Nazionalizzazioni nell’antico gergo socialista, Partecipazioni statali nella vecchia denominazione democristiana. Nessuno ne parla, ma l’idea comincia a serpeggiare. Sprofonda l’occupazione, la produzione industriale, il reddito nazionale. Il Coronavirus ha devastato con le spaventose ricadute economiche la già malandata struttura produttiva italiana.

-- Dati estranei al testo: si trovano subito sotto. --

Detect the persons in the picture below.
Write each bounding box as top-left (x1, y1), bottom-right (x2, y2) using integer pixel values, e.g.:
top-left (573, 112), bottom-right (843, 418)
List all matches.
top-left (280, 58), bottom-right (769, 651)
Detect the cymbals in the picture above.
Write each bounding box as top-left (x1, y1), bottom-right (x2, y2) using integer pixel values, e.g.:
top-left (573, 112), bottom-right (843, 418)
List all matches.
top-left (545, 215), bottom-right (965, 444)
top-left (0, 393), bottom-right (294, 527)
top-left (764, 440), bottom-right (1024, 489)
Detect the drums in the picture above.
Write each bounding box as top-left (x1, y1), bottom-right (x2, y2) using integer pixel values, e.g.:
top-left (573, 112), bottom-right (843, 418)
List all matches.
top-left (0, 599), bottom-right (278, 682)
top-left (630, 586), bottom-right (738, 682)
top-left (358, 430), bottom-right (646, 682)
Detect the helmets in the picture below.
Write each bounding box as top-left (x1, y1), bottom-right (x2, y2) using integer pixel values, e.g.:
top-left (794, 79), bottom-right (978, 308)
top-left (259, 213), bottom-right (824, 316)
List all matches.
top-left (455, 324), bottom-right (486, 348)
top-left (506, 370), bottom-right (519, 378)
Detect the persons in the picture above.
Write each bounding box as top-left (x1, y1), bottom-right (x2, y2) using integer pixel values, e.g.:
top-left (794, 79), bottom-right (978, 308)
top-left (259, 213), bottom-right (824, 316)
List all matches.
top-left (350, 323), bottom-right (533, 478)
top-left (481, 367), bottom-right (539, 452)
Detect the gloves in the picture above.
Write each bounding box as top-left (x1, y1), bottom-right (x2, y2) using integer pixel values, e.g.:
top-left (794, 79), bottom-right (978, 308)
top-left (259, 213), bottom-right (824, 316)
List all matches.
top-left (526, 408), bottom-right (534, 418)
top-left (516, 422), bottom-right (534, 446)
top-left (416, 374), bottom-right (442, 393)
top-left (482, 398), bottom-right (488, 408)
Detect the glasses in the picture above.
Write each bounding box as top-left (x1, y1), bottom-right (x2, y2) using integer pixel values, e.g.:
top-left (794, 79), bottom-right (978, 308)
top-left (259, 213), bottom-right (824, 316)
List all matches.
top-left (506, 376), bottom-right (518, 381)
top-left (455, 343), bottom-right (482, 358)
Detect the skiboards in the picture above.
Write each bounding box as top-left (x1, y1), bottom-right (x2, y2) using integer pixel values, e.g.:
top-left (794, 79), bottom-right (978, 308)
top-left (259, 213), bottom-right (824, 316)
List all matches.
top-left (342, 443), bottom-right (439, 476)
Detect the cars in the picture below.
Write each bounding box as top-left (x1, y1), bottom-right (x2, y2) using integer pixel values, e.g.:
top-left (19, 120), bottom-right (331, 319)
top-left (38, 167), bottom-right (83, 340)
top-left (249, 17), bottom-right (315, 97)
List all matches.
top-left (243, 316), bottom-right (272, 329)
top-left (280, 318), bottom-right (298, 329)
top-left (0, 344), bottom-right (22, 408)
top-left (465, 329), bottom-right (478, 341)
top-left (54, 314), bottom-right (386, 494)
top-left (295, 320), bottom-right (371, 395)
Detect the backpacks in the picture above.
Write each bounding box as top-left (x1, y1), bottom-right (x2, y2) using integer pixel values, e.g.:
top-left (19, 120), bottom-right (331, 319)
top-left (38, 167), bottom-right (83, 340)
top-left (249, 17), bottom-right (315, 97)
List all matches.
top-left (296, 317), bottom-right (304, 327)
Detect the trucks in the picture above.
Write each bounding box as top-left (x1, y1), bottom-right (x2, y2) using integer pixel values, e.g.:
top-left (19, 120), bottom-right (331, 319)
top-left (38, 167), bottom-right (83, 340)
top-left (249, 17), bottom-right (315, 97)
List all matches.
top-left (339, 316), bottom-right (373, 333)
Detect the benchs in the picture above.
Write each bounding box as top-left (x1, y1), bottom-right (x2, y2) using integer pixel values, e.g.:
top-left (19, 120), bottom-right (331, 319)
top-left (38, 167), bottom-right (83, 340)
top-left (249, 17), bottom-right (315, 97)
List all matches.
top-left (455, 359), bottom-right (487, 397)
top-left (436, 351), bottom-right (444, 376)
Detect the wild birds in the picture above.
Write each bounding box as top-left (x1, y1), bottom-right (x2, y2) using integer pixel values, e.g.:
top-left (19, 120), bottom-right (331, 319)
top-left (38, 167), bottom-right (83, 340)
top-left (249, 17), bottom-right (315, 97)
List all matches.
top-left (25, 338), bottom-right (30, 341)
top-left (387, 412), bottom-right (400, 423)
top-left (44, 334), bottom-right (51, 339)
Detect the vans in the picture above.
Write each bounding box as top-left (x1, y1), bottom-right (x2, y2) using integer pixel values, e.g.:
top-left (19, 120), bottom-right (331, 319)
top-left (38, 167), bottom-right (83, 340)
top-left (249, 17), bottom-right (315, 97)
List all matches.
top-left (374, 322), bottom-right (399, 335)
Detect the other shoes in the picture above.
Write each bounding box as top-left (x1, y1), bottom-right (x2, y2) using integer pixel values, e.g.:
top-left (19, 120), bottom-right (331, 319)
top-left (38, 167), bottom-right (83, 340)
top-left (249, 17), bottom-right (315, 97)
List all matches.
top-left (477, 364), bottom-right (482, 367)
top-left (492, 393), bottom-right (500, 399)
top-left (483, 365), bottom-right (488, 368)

Giuseppe Conte ha cercato di correre ai ripari con tre decreti legge: Liquidità, Cura Italia e Crescita. Il presidente del Consiglio ha stanziato oltre 80 miliardi di euro, in gran parte in deficit, per aiutare milioni di cittadini disoccupati o col lavoro dimezzato: sussidi, indennità di disoccupazione, Reddito di emergenza, cassa integrazione normale, straordinaria e in deroga. L’assistenza è importante per tamponare l’emergenza sociale, ma senza investimenti è impossibile garantire il futuro: la ripresa dell’occupazione e dell’economia.
Per cento motivi diversi (soffocante burocrazia, imprese a corto di liquidità, clima generale di sfiducia) quasi nessuno investe più. L’autunno fa paura, l’Italia rischierà il crac quando si esaurirà la fontanella dei sussidi pubblici a pioggia.
Eppure i capitali per investire ci sono: i risparmiatori tengono bloccati nei conti correnti bancari circa 1.400 miliardi di euro, molti imprenditori fanno lo stesso, il Tesoro piazza centinaia di miliardi di euro in Btp e Bot sui mercati (una buona parte fortunatamente acquistati dalla Banca centrale europea) ma gli investimenti per creare sviluppo e lavoro sono ben pochi.
Conte ha annunciato un grande confronto con le opposizioni, i sindacati e le imprese su un «Progetto di Rinascita dell’Italia». Il nome è ambizioso e impegnativo. Si vedrà di cosa si tratta negli Stati Generali programmati a Villa Pamphili a Roma, ma gli stessi alleati del governo giallo-rosso (Pd, M5S, Italia Viva, Leu) non sembrano crederci molto. Gli scontri interni sono continui. Nicola Zingaretti, in particolare, ha chiesto a Conte una svolta, «un salto di qualità». Il segretario del Pd chiede di «cambiare tutto e costruire un nuovo modello di sviluppo».
Le misure finora definite per la ripresa non sono certo entusiasmanti. Gli incentivi ambientali per l’acquisto delle biciclette o quelli fiscali per la riqualificazione ecologica degli immobili sono provvedimenti importanti, ma non hanno né la potenza politica né quella quantitativa per la «Rinascita dell’Italia».
Negli anni ‘Cinquanta prima le Partecipazioni statali volute da Amintore Fanfani, poi negli anni ‘Sessanta le nazionalizzazioni imposte da Pietro Nenni (come quella dell’energia elettrica) diedero una identità alla strategia riformista della Dc e del Psi. I grandi investimenti pubblici furono determinanti, fecero da traino allo straordinario sviluppo dell’industria e dell’economia italiana. L’Iri era presente in settori centrali: autostrade, grandi opere, telefonia, siderurgia, cantieristica, auto, assicurazioni, banche, trasporto aereo e marittimo. L’Eni presidiava la petrolchimica. La riforma agraria e i piani di edilizia pubblica diedero una risposta alle fondamentali esigenze di vita. «Case, scuole, ospedali» era il motto di Nenni e di Saragat. Con i fondi pubblici si costruirono «case, scuole, ospedali». Poi arrivarono altre fondamentali riforme: il divorzio, l’aborto, la scuola media unica, l’università di massa, lo Statuto dei lavoratori, le pensioni sociali. Sviluppo, benessere, un forte stato sociale garantirono libertà e diritti nell’uguaglianza.
Conte ha messo un piede nelle nazionalizzazioni: l’Alitalia, la ex Ilva di Taranto. Ma, come nel caso del precedente salvataggio del Monte dei Paschi di Siena (e successivamente di altre banche di minor rilievo) sono decisioni subite più che volute: decise per evitare la bancarotta di importanti imprese italiane.
Servirebbe invece una strategia per una economia ecosostenibile imperniata sulle nazionalizzazioni-Partecipazioni statali. Una strategia finalizzata a un nuovo modello di sviluppo basato sulle tecnologie digitali, sulle grandi infrastrutture viarie e di riassetto idro-geologico del territorio, sul binomio scuola-sanità. Se il capitale pubblico dà il là i risparmiatori italiani sicuramente sarebbero invogliati ad investire. Del resto sia la Bce di Christine Lagarde sia la commissione europea di Ursula von der Leyen hanno messo economia verde e innovazione al centro dei piani d’investimento per la ricostruzione della Ue post Covid-19.